Fibrous dysplasia is a non-neoplastic developmental abnormality of bone characterized by the gradual replacement of normal bone by an abnormal fibro-osseous proliferation. Generally presenting during childhood, fibrous dysplasia may progress slowly during the first three decades of life. Thereafter, the process spontaneously stops and active lesions can no longer be detected. The disorder has, by convention, been divided into three forms, depending on the extent of bony involvement: monostotic, polyostotic, and lesions occurring in the context of McCune-Albright's syndrome (polyostotic fibrous dysplasia, short stature, pigmented cutaneous lesions, and precocious puberty occurring most commonly in females). Craniofacial involvement may be a feature of any of these, although most skull-base lesions are of the monostotic variety.
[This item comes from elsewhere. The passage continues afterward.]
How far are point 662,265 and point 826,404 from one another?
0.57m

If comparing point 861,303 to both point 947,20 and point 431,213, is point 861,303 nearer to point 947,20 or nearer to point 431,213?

McCune-Albright syndrome is associated with a mutation of the a gene of a G protein linked to a family of membrane-bound receptors. This mutation must be a somatic rather than germ-line mutation, resulting in chimeric distribution of affected cells and variable presentation.
It is found in the affected bone but not in adjacent normal tissue. The pathologic process begins with proliferation of fibrous tissue in which irregularly arranged bony spicules are embedded. The lack of osteoblastic activity prevents conversion to lamellar bone, even after many years. At the skull base, involved bones undergo exuberant thickening, leading to displacement of surrounding structures and foraminal encroachment. Intraosseous hemorrhage with cystic degeneration is commonly observed. Malignant transformation (osteosarcoma, chondrosarcoma, fibrosarcoma) is exceedingly rare; most reported cases have incurred in previously irradiated lesions (108). Depending on the relative proportion of bone, soft fibrous tissue, and cystic areas, the process may manifest itself radiologically as sclerotic, cystic, or a mixture of the two. In the skull-base series of Derome, the relative proportion of each was 50%, 15%, and 35%, respectively (110).
Cranial involvement most commonly affects the frontal, ethmoid, and sphenoid bones. The most common presenting feature is progressive orbitocranial swelling, which not infrequently assumes enormous proportions, producing significant craniofacial deformity. Proptosis and secondary exposure keratitis, restriction in globe mobility, and diplopia are common accompanying features. The most important concern with this condition is blindness—a process occurring as the result of compression of the optic nerve from a thickened optic canal or, less commonly, the ischemic result of ophthalmic artery compression. Depending on the extent of the disease, visual loss may be bilateral. In most instances, the visual deterioration is slowly progressive; however, the occasional and dramatic occurrence of sudden blindness is a well-known feature of the condition (111). Encroachment upon other cranial nerve foramina may produce additional cranial palsies. Unexplained is the rare association of fibrous dysplasia with several endocrinologic conditions, including hyperthyroidism, acromegaly, and CD.
CT scanning, like skull X-rays, reveals obliteration of the medullary canal of involved bone by an expansile homogeneous matrix that is denser than that of normal bone, but occasionally contains focal sclerotic and lytic areas. Optic canal compromise is usually obvious. Basal and en plaque meningiomas occasionally show similar findings, although they can now be differentiated by MRI. Three-dimensional reconstructed images are indispensable when extensive craniofacial corrective procedures are anticipated. Because involved bone is typically vascular, preoperative angiography/embolization is often helpful.
Beyond cosmetic considerations, which are often of foremost concern to the patient, additional issues surrounding the management of fibrous dysplasia include: (1) the non-neoplastic nature of the condition; (2) the self-limiting nature of the process, which rarely progresses beyond age 30; and (3) the ominous concern of progressive or sudden visual loss. Visual loss from foraminal encroachment or threatened globe viability as the result of severe proptosis is generally considered an absolute indication for surgical management. In this situation, the optic canal and/or orbit are decompressed, with the removal of all involved bone. Depending on the degree of craniofacial abnormality, elaborate reconstructive procedures may also be necessary. In patients without neuro-ophthalmologic symptomatology, no treatment is generally required because virtually all cases eventually stabilize spontaneously. Derome, in addressing the unpredictable occurrence of sudden visual loss, has also advocated "prophylactic" decompressive surgery in visually asymptomatic patients younger than 25 yr old, in whom optic canal compression is demonstrated (110). In patients for whom cosmetic complications are the only concern, particularly in those with extensive craniofacial deformity requiring complex craniofacial reconstruction, surgery is generally deferred until adolescence or early adulthood.